### DIRECTIVE
Transcribe the records below exactly, leaving out any pictures.

### INPUT DATA
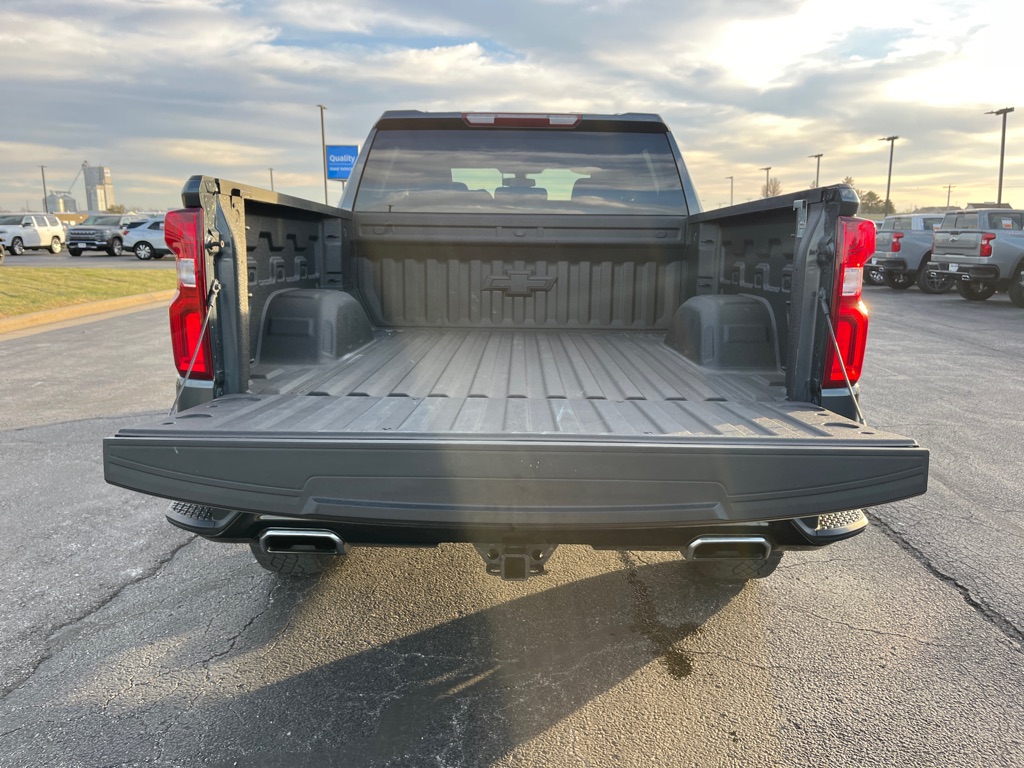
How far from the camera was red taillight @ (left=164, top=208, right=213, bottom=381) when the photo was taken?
2.50 metres

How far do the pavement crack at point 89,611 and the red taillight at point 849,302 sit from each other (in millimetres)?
3073

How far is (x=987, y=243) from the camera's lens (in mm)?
16172

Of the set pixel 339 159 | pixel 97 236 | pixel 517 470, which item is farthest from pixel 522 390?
pixel 339 159

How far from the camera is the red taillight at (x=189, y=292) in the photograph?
2.50m

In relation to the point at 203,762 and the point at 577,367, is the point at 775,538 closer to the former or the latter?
the point at 577,367

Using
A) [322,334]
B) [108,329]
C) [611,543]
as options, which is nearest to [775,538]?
[611,543]

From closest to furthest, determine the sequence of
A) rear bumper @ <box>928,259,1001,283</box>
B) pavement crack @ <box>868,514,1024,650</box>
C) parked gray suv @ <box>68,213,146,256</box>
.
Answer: pavement crack @ <box>868,514,1024,650</box>
rear bumper @ <box>928,259,1001,283</box>
parked gray suv @ <box>68,213,146,256</box>

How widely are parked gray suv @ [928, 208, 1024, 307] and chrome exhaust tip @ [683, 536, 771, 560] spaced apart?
17.2m

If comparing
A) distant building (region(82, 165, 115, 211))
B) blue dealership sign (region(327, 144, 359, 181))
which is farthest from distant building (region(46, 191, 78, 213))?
blue dealership sign (region(327, 144, 359, 181))

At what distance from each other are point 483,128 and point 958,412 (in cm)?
514

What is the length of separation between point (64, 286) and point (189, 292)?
637 inches

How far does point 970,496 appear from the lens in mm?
4500

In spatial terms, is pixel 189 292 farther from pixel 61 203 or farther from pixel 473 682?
pixel 61 203

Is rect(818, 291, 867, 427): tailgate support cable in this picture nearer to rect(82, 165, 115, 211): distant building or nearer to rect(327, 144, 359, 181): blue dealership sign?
rect(327, 144, 359, 181): blue dealership sign
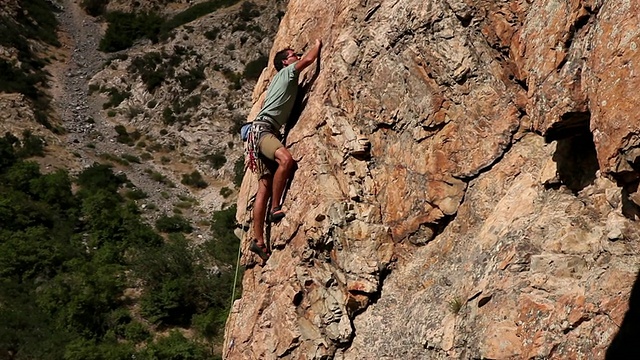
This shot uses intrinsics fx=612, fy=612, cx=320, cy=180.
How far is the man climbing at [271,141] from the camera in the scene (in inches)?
325

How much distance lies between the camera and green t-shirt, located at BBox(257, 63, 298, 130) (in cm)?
830

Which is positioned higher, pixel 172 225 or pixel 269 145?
pixel 172 225

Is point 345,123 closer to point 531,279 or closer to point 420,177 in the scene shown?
point 420,177

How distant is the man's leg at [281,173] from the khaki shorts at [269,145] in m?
0.07

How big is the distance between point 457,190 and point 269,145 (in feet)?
9.27

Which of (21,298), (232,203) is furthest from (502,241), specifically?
(232,203)

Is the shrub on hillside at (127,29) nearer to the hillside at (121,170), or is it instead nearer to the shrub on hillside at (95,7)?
the hillside at (121,170)

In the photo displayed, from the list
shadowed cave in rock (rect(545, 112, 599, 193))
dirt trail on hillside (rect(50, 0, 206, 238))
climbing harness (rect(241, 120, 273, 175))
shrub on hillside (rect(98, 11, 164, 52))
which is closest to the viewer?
shadowed cave in rock (rect(545, 112, 599, 193))

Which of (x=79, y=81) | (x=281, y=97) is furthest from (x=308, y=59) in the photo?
(x=79, y=81)

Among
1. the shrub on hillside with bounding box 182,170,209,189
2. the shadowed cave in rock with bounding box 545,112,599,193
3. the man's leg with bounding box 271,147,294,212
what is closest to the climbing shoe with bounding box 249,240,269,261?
the man's leg with bounding box 271,147,294,212

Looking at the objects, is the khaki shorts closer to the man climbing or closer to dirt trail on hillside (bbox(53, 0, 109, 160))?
the man climbing

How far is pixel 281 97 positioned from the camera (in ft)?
27.5

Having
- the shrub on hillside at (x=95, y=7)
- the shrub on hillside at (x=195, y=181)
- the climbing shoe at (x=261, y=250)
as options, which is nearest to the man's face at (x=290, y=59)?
the climbing shoe at (x=261, y=250)

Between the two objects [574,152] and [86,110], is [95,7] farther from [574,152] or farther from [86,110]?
[574,152]
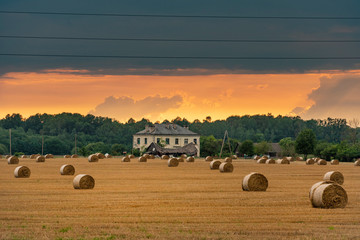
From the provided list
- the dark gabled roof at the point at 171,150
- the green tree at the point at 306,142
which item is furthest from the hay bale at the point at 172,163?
the dark gabled roof at the point at 171,150

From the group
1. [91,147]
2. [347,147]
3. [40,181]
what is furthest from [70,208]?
[91,147]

### COMPLETED TASK
How far from the camera was red taillight @ (left=164, top=208, right=213, bottom=381) when the photo was taken?
2.50 metres

How far do the pavement crack at point 89,611 and the red taillight at point 849,302 sit from each other (in millimetres)?
3073

How far is (x=987, y=243) from the camera's lens (in mm)?
16172

Of the set pixel 339 159 | pixel 97 236 | pixel 517 470, which item is farthest from pixel 522 390?
pixel 339 159

How far from the camera is the red taillight at (x=189, y=292) in the photograph?
2.50m

In relation to the point at 203,762 and the point at 577,367, is the point at 775,538 closer to the former or the latter?
the point at 577,367

Using
A) [322,334]
B) [108,329]
C) [611,543]
as options, which is nearest to [775,538]?
[611,543]

From closest to furthest, determine the sequence of
A) rear bumper @ <box>928,259,1001,283</box>
B) pavement crack @ <box>868,514,1024,650</box>
C) parked gray suv @ <box>68,213,146,256</box>
.
Answer: pavement crack @ <box>868,514,1024,650</box>
rear bumper @ <box>928,259,1001,283</box>
parked gray suv @ <box>68,213,146,256</box>

How widely are parked gray suv @ [928, 208, 1024, 307] and chrome exhaust tip @ [683, 536, 771, 560] spaced apart?
17.2m

If comparing
A) distant building (region(82, 165, 115, 211))
B) blue dealership sign (region(327, 144, 359, 181))
which is farthest from distant building (region(46, 191, 78, 213))?
blue dealership sign (region(327, 144, 359, 181))

At what distance from each other are point 483,128 and point 958,412 (in cm)?
514

What is the length of separation between point (64, 286) and point (189, 292)?
637 inches

How far does point 970,496 appear from the lens in mm?
4500

In spatial terms, is pixel 189 292 farther from pixel 61 203 or farther from pixel 473 682?
pixel 61 203

Is rect(818, 291, 867, 427): tailgate support cable in this picture nearer to rect(82, 165, 115, 211): distant building or nearer to rect(327, 144, 359, 181): blue dealership sign?
rect(327, 144, 359, 181): blue dealership sign
This shot uses intrinsics fx=612, fy=612, cx=320, cy=180.
How far is the man climbing at [271,141] from the camera in the scene (in inches)?
325

How much distance lies between the camera and green t-shirt, located at BBox(257, 63, 298, 130) (in cm)?
830

Which is positioned higher, pixel 172 225 or pixel 269 145?
pixel 172 225

Is point 345,123 closer to point 531,279 or closer to point 420,177 in the scene shown?
point 420,177

How distant is the man's leg at [281,173] from the khaki shorts at [269,145] in m?
0.07

How big is the distance between point 457,190 and point 269,145 (in feet)?
9.27

Which of (21,298), (232,203) is furthest from (502,241), specifically?
(232,203)

Is the shrub on hillside at (127,29) nearer to the hillside at (121,170), or is it instead nearer to the shrub on hillside at (95,7)?
the hillside at (121,170)

In the photo displayed, from the list
shadowed cave in rock (rect(545, 112, 599, 193))
dirt trail on hillside (rect(50, 0, 206, 238))
climbing harness (rect(241, 120, 273, 175))
shrub on hillside (rect(98, 11, 164, 52))
which is closest to the viewer?
shadowed cave in rock (rect(545, 112, 599, 193))

Which of (x=79, y=81) | (x=281, y=97) is furthest from (x=308, y=59) in the photo?
(x=79, y=81)

Among
1. the shrub on hillside with bounding box 182,170,209,189
2. the shadowed cave in rock with bounding box 545,112,599,193
3. the man's leg with bounding box 271,147,294,212
what is closest to the climbing shoe with bounding box 249,240,269,261?
the man's leg with bounding box 271,147,294,212

Looking at the objects, is the khaki shorts closer to the man climbing or closer to dirt trail on hillside (bbox(53, 0, 109, 160))?
the man climbing

How far is pixel 281 97 positioned from the camera (in ft)?
27.5

Having
- the shrub on hillside at (x=95, y=7)
- the shrub on hillside at (x=195, y=181)
- the climbing shoe at (x=261, y=250)
as options, which is nearest to the man's face at (x=290, y=59)?
the climbing shoe at (x=261, y=250)

Between the two objects [574,152] and [86,110], is [95,7] farther from [574,152] or farther from [86,110]?
[574,152]
From the provided list
- the dark gabled roof at the point at 171,150
- the green tree at the point at 306,142
which item is furthest from the hay bale at the point at 172,163?
the dark gabled roof at the point at 171,150

From the group
1. [91,147]
2. [347,147]
3. [40,181]
what is furthest from [70,208]?
[91,147]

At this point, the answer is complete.